● Goal of the exercise
Edit the entries from the line containing "Of [362,73] and" through the end of the entries so that "nearer" becomes "closer" everywhere, with every other character left as it stands.

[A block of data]

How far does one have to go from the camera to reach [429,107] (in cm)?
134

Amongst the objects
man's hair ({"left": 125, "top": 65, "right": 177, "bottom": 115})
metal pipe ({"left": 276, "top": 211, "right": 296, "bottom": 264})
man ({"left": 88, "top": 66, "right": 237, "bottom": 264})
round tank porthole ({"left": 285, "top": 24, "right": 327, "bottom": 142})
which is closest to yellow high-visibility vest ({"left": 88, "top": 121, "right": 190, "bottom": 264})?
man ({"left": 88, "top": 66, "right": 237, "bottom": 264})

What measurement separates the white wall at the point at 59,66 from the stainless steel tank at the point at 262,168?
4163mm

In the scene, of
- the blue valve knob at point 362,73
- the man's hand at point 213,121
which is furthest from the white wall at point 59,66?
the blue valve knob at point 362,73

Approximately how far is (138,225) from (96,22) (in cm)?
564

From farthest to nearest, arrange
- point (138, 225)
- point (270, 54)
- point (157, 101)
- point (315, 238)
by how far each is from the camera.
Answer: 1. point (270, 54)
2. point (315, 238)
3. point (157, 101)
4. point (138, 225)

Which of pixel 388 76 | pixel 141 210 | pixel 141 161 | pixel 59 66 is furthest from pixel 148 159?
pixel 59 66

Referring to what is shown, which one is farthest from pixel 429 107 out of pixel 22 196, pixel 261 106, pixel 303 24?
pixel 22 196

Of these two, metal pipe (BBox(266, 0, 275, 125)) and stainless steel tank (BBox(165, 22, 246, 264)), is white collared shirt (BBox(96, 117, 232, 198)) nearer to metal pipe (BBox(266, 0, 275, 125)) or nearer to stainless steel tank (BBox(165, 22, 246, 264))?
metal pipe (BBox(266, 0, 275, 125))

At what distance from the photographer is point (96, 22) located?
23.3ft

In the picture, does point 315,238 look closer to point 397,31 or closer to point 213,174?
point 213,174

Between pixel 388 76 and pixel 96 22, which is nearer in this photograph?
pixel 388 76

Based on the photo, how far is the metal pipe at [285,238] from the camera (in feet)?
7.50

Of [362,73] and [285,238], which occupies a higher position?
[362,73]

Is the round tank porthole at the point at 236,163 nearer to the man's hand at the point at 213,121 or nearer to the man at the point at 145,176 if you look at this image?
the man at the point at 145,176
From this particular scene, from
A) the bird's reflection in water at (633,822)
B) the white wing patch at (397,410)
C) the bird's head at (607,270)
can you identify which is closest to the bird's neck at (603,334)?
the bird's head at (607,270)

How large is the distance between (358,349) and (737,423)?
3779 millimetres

● Written solution
Of [362,73] and [285,238], which occupies a higher position?
[362,73]

Is the round tank porthole at the point at 236,163 closer to the man's hand at the point at 213,121 or closer to the man at the point at 145,176 if you look at this image?
the man at the point at 145,176
From this particular scene, from
A) the bird's reflection in water at (633,822)
B) the white wing patch at (397,410)
C) the bird's head at (607,270)
can you identify which is closest to the bird's neck at (603,334)?
the bird's head at (607,270)

How large is the distance between (358,349) and (737,423)?
3779 millimetres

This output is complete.